MR JUSTICE SULLIVAN: I agree.

21. LORD JUSTICE ROSE: The appeal is therefore dismissed.


22. MISS BUTLER: I raise the issue relating to costs and I would ask for costs?


23. LORD JUSTICE ROSE: Is the Appellant legally aided, Mr Ley?


24. MR LEY: No, my Lord, but as a result of your Lordship's decision he will no longer be able to carry on his business so, at this stage, he would have no income coming in and he has no capital. Being a criminal case, unlike civil cases, if he does not pay such costs as you award, he can, of course, be sent to prison. Of course, it is always up to the discretion of the Court. I would submit that in a criminal case, as it is enforceable by imprisonment, your Lordships should consider his means before ordering him to pay the costs.

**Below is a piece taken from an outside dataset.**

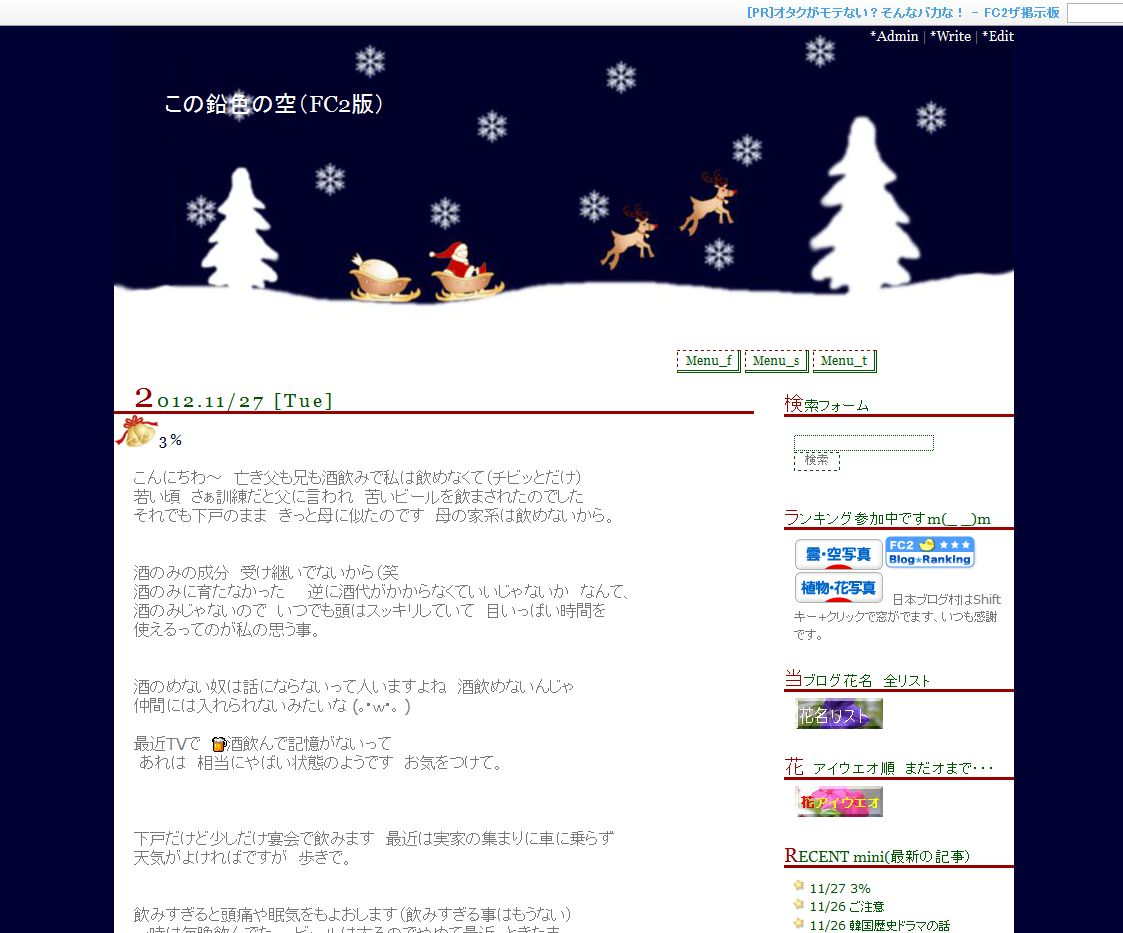 beige_Xmas-snowでChako改造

25. At the present time he is working so he is not eligible for legal aid. As a result of your Lordships' decision he cannot work for the next three years which has added to the sentence. He is a self-employed electrician and if he cannot carry his tools to his place of employment he cannot do any work. Therefore he is a man who will be on social security, presumably, as soon as he can fill out the relevant funds at the benefit office, or where people go to draw such funds. With his loss of employment now he will be on social security and, of course, he was not eligible before for legal aid as he had a job, but he is now----


26. LORD JUSTICE ROSE: You have said that.


27. MR LEY: I submit that the justice of the case is no order as to costs.


28. LORD JUSTICE ROSE: Miss Butler, do you want to say anything else about the costs?


MISS BUTLER: My Lord, no.

29. LORD JUSTICE ROSE: Is he self-employed, Mr Ley?


MR LEY: Yes, my Lord.

30. LORD JUSTICE ROSE: Does he employ anyone else?


31. MR LEY: I do not think so. I shall just take instructions ( Instructions taken ) No, he does not, my Lord.


32. LORD JUSTICE ROSE: He is a one man outfit?


33. MR LEY: That is right, my Lord.


34. LORD JUSTICE ROSE: We shall make no Order as to costs.


35. MR LEY: I am much obliged to your Lordships.